SOURCE EXTRACT:
┌──
# Web based Bittorrent client?

## pbean

Recently I installed sabnzbd and I really like the web based interface of this binary usenet client. I've been trying to get a similar application for Bittorrent, but as of yet have not really found one. I'm looking for one to run on my headless play server, so GUI clients like Deluge which have a web based option are not really an option.

Any ideas for some nice ones I could try out?  :Smile: 

----------

## avx

rtorrent + one of it's frontends(even more to find via G)?

----------

## Aquiles

Ktorrent has a plugin that will enable control of the client from a web interface. I use it to add torrents and check how the existing ones are going from work. It is rather simple, though, in the sense that you cannot control most of the parameters that you can control from the standard gui.

----------

## gerry

I'm running torrentflux-b4rt

Pretty neat..

----------

## szczerb

Deluge

----------

## pdr

I'm running rtorrent with wtorrent+lighttpd as the web interface. I don't use the web interface to add torrents - I ssh into the box and manually wget it into my torrents directory. Is set up so that if I drop files into ~/torrents/ they auto start and my max upload rate is 50KB/s (my connection allows about 60KB/s upload). When it is done the download is moved into ~/downloads/ automatically. And when I have shared 2x (reasonable exponential growth) it kills the torrent and deletes it from ~/torrents/

Works great for me.

----------
└──
SUPPLIED DATA:
┌──
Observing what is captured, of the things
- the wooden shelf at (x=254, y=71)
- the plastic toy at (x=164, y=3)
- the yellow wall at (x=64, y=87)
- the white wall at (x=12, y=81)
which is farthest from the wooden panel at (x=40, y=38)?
└──
INSTRUCTIONS FOR THE TASK: Say whether each statement agrees with the thread on web-based BitTorrent clients, answering yes or no and quoting the words that decide it: 1. pdr adds torrents through the web interface. 2. Aquiles says the Ktorrent web interface cannot control most of the parameters the standard GUI can. 3. pdr's maximum upload rate is set to 60KB/s. The items have nothing to do with this.

FULL RESPONSE:
1. No: "I don't use the web interface to add torrents"
2. Yes: "you cannot control most of the parameters that you can control from the standard gui."
3. No: "my max upload rate is 50KB/s"